Renewable Energy Supply, Electricity Storage, and the Economics of Forecasting
Date: Wed, Jul 26, 2023
Location: PIMS, University of British Columbia, Online
Conference: PIMS-FACTS Workshop on Forecasting and Mathematical modeling for Renewable Energy
Subject: Mathematics, Applied Mathematics, Atmospheric and Oceanic Physics: Climate Modelling
Class: Scientific
Abstract:
Electricity markets balance an increasingly intermittent supply with price-inelastic demand, while climate change and electrification of mobility are contributing to transforming diurnal and seasonal demand patterns.
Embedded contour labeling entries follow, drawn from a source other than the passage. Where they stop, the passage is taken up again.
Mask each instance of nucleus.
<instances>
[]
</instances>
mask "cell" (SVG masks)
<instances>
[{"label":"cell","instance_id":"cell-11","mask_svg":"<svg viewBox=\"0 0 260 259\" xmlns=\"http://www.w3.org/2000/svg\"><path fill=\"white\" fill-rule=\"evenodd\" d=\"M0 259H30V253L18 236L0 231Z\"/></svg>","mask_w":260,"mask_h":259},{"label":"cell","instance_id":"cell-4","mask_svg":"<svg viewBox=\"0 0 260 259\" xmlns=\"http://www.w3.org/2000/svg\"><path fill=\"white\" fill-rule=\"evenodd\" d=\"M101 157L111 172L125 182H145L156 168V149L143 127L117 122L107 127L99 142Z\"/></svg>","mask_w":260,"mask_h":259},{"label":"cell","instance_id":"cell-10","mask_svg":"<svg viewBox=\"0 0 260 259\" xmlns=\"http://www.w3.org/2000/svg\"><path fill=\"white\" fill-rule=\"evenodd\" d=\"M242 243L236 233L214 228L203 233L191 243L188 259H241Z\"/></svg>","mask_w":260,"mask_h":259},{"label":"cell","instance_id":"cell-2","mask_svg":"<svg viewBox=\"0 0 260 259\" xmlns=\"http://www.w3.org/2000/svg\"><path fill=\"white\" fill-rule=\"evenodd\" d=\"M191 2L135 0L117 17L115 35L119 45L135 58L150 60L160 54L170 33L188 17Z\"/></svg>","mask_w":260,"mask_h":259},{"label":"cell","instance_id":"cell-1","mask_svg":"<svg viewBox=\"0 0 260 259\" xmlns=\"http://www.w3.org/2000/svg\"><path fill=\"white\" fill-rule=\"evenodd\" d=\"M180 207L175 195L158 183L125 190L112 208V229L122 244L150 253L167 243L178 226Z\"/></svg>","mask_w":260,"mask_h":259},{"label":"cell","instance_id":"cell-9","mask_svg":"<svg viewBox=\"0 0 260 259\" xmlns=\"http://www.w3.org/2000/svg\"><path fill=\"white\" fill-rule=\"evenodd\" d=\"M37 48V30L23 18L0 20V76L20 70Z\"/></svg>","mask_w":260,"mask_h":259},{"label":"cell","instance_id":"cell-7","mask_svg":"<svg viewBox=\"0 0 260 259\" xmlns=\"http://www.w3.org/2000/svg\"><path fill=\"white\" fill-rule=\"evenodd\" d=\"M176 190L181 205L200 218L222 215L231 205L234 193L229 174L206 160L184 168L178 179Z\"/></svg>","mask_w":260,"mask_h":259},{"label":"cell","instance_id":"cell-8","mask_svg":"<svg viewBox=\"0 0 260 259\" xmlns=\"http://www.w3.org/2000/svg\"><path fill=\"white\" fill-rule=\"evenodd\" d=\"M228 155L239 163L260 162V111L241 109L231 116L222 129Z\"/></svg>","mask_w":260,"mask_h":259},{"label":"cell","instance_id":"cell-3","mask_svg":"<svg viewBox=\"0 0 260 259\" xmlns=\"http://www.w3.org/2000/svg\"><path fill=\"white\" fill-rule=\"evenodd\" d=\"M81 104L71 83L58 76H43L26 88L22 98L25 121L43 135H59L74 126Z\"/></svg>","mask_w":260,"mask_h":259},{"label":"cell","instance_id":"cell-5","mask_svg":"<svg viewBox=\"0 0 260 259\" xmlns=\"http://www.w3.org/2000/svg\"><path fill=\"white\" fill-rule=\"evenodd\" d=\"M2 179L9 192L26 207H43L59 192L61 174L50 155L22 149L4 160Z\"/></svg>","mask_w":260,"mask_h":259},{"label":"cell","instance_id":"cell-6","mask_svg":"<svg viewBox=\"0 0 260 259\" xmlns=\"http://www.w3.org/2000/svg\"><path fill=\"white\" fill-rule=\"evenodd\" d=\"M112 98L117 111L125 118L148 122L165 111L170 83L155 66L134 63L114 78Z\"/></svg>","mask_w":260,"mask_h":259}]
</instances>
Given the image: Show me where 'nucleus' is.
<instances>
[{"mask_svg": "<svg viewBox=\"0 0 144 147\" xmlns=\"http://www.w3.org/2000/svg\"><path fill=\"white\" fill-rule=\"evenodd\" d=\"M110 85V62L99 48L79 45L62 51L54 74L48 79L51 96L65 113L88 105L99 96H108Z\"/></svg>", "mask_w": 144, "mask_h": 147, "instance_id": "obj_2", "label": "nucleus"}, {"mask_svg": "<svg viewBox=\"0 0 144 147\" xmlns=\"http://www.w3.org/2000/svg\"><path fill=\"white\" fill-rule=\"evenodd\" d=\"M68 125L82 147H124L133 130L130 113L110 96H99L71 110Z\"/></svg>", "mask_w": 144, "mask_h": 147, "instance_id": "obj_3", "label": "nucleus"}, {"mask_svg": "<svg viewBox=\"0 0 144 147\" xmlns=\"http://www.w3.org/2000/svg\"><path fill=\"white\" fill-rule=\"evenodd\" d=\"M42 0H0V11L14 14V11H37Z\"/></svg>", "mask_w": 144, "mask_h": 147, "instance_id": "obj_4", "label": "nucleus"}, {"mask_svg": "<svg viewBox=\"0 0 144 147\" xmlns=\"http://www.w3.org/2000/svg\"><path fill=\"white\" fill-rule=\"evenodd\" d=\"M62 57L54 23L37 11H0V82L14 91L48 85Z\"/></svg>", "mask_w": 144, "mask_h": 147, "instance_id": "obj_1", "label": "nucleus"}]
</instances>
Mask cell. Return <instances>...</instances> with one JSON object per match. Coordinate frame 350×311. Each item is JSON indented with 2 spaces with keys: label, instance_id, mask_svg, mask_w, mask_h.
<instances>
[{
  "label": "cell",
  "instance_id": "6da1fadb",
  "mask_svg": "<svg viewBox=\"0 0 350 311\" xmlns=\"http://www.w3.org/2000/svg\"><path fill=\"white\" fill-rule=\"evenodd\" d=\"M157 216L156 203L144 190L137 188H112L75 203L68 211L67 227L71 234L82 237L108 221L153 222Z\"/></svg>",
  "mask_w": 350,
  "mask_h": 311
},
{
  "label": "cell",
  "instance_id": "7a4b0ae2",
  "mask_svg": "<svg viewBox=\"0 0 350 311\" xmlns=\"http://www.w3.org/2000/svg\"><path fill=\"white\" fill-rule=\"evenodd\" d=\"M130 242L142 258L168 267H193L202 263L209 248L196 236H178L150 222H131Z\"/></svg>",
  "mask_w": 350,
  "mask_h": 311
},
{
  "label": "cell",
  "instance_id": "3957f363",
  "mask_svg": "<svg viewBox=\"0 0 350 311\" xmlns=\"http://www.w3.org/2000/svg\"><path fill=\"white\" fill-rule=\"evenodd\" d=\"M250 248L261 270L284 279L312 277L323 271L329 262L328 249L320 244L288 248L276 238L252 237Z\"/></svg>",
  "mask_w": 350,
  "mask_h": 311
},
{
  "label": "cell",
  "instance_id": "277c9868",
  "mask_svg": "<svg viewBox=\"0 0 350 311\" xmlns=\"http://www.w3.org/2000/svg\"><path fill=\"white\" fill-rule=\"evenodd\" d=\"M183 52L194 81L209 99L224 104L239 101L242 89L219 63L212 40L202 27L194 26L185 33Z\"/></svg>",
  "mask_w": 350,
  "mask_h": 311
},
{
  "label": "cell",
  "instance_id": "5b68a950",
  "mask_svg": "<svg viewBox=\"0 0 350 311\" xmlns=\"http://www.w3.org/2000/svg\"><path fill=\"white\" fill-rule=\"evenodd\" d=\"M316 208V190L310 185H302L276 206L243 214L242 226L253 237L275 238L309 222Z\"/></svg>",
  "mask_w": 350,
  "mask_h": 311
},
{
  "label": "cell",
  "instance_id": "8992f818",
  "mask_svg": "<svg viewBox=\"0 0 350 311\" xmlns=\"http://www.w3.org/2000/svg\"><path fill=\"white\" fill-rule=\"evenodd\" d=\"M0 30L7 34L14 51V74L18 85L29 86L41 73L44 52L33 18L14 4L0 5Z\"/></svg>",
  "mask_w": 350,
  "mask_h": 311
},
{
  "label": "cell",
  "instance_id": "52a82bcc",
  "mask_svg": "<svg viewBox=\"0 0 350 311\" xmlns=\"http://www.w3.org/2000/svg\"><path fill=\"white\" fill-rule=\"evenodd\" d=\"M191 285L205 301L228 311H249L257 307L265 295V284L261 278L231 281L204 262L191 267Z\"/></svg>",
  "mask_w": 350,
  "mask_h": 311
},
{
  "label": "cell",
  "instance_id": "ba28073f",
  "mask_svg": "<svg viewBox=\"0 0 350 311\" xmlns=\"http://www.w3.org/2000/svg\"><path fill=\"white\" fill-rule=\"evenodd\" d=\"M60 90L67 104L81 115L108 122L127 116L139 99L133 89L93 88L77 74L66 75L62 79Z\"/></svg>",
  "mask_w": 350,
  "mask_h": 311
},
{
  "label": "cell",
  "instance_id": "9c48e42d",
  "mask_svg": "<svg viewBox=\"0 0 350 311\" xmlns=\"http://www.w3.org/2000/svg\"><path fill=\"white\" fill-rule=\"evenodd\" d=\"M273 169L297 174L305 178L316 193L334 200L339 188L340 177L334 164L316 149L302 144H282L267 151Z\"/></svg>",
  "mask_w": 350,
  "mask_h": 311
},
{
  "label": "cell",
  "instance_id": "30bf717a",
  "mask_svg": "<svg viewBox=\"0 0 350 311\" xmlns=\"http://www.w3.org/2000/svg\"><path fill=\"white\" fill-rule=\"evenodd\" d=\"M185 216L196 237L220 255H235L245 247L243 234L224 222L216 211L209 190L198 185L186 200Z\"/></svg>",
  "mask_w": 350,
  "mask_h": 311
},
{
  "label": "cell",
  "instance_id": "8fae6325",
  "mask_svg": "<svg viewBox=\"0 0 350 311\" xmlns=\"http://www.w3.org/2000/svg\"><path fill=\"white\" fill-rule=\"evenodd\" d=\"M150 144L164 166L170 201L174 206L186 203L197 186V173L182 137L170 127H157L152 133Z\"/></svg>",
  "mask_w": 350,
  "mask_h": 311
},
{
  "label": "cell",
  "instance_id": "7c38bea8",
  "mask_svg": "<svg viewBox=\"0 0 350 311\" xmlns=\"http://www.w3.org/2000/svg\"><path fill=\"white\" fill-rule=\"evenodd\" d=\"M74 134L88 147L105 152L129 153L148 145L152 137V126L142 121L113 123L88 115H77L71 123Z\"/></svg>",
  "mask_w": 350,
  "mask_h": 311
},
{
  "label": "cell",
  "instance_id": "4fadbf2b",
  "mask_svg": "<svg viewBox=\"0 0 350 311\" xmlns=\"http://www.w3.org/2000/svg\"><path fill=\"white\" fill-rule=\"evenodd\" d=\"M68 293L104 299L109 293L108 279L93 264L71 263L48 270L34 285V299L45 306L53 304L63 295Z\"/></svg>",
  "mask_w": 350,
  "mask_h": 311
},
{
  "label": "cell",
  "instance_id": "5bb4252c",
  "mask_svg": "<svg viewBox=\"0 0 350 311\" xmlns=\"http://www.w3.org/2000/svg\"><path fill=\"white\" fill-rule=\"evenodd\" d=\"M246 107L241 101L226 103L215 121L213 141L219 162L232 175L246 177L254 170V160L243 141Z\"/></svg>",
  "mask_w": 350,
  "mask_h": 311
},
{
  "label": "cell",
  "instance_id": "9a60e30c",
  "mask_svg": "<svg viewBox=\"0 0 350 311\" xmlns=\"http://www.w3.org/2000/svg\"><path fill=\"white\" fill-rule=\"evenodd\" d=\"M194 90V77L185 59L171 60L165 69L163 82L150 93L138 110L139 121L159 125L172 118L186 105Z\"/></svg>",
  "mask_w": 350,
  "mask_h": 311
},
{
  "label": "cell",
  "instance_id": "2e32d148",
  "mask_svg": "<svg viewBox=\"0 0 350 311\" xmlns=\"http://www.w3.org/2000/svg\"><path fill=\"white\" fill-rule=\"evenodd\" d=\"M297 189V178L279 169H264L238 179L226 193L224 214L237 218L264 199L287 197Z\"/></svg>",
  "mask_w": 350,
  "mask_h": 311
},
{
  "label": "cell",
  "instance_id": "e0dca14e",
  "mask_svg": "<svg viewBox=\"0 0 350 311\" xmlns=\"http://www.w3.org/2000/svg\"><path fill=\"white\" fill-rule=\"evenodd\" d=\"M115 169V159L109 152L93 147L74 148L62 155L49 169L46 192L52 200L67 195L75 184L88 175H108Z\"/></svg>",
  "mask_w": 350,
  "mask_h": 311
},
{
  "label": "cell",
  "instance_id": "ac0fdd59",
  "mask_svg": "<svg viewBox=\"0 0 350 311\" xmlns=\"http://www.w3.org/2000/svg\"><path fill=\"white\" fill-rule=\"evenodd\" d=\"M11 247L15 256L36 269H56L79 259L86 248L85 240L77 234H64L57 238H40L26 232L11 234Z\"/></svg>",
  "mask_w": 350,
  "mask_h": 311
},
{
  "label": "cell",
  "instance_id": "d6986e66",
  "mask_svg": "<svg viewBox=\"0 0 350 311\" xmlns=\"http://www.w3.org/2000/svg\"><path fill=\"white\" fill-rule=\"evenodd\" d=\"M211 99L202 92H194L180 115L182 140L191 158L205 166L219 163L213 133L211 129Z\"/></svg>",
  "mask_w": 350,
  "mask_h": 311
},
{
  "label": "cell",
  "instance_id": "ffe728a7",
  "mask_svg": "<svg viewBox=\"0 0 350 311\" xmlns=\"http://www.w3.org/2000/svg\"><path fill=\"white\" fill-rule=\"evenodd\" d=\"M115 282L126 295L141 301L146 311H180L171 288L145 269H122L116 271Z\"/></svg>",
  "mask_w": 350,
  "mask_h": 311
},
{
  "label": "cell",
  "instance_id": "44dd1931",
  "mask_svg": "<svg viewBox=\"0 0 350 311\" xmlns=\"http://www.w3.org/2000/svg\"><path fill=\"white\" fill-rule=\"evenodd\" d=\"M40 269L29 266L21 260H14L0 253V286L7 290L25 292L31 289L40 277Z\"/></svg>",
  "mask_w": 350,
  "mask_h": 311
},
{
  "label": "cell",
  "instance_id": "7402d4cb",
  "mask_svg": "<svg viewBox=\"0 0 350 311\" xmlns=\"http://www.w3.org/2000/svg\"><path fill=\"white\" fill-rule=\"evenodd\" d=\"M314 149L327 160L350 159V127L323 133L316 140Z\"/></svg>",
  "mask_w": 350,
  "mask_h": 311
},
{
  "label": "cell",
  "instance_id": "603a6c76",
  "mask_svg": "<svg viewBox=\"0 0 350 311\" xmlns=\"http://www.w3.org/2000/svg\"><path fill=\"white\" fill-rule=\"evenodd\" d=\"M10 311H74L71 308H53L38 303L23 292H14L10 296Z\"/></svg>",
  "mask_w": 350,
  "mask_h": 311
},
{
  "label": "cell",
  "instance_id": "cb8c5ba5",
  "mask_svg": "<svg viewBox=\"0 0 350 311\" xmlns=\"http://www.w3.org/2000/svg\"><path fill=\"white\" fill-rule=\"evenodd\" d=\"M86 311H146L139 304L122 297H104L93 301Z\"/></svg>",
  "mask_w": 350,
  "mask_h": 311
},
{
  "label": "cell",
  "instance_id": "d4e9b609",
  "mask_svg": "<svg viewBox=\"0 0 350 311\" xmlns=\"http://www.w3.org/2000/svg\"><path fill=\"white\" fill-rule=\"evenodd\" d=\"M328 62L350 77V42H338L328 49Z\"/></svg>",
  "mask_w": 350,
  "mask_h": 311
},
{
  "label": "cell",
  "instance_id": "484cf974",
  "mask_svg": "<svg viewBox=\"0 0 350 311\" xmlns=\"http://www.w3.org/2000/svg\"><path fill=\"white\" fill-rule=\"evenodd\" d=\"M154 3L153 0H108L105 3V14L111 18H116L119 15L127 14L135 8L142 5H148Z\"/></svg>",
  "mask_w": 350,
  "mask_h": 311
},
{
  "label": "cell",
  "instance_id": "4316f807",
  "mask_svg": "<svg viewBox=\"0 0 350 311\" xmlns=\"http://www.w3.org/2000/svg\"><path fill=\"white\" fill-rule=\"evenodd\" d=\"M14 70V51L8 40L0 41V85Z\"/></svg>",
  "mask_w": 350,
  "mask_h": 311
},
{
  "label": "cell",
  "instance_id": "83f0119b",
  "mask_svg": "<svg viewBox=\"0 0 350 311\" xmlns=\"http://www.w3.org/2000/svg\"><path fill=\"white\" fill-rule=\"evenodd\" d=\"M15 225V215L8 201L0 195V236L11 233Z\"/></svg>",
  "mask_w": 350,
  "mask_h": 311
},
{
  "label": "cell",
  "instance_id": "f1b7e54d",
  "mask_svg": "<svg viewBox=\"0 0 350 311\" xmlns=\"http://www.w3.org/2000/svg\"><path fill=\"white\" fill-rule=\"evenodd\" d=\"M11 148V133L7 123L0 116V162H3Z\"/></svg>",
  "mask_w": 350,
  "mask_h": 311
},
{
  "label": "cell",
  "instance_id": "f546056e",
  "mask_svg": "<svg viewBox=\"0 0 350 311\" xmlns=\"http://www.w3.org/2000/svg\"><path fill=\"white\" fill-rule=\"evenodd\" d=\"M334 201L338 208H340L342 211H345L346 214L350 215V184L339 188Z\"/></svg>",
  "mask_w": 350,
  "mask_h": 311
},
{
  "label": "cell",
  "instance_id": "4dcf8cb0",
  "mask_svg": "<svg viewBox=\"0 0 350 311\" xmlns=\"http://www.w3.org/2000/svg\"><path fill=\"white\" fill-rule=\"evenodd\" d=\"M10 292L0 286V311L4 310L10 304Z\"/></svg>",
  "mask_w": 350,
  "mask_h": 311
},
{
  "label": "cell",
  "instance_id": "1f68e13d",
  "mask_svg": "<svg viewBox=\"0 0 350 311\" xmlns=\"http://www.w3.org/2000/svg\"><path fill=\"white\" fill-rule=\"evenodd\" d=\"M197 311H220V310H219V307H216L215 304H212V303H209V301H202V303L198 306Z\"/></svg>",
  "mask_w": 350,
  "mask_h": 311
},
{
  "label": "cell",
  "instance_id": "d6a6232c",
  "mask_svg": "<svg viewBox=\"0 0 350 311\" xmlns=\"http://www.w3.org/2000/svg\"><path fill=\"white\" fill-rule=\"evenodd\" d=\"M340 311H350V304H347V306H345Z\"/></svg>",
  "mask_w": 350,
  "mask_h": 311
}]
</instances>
Electricity systems face an increasing level of stochasticity, and market participants need to inform their dispatch decisions based on 24-hour price forecasts for participation in Day-Ahead Markets, which in turn depend on supply and demand forecasts. The arrival of grid-scale electricity storage is also creating new scope for prices forecasts, while smaller scale storage systems act as price takers. In the long term, large-scale deployment of grid-scale electricity storage has the potential of significantly reducing price variation through arbitrage, which could shift the “value added” of forecasting from short-term (intra-day) to long-term predictions, and from supporting operational (dispatch) decisions to supporting capacity (investment) decisions.